Start of EXERCISE MATERIALS

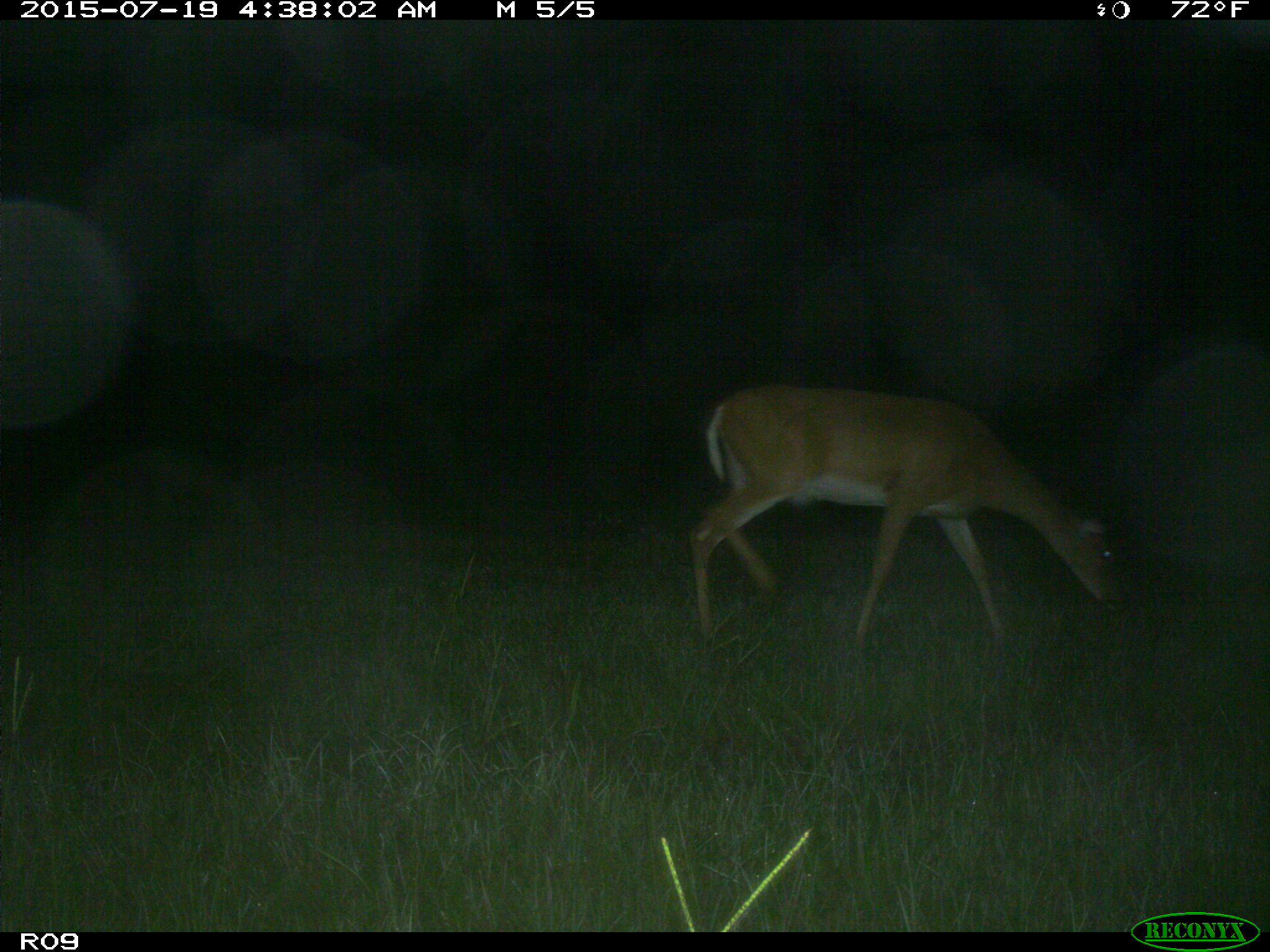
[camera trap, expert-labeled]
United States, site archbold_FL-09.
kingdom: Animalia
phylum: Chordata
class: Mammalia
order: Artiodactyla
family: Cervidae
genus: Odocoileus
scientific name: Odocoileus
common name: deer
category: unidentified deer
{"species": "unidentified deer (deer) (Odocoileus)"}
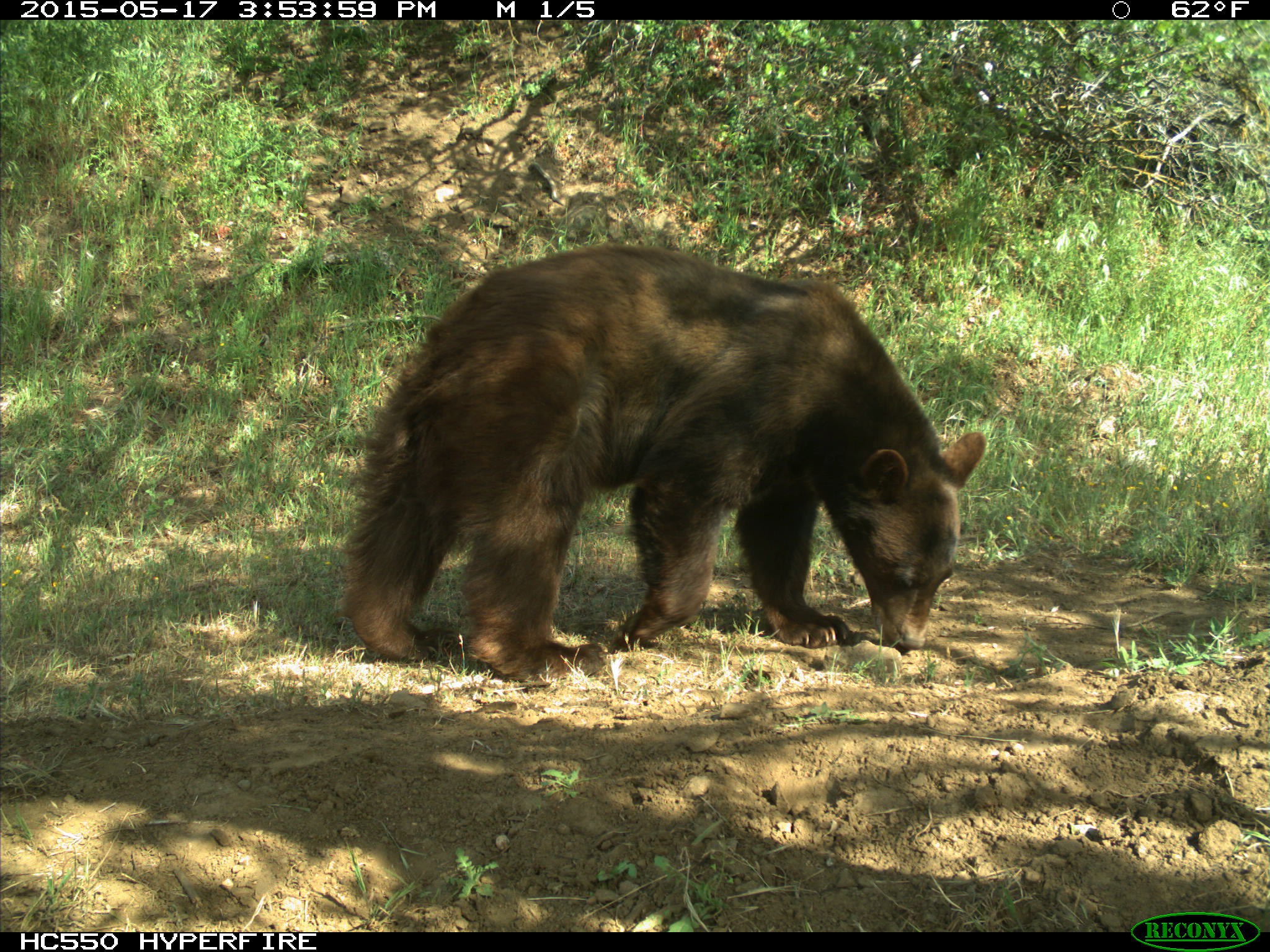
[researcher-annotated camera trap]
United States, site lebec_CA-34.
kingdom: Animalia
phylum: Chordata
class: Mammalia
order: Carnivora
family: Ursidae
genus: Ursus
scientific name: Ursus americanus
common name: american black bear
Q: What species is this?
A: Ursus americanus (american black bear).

End of EXERCISE MATERIALS

ABOUT THIS EXERCISE: This exercise asks for the line with "[researcher-annotated camera trap]" and all lines after it through the end of the records above, retyped exactly and with nothing else.

RESULT:
[researcher-annotated camera trap]
United States, site lebec_CA-34.
kingdom: Animalia
phylum: Chordata
class: Mammalia
order: Carnivora
family: Ursidae
genus: Ursus
scientific name: Ursus americanus
common name: american black bear
Q: What species is this?
A: Ursus americanus (american black bear).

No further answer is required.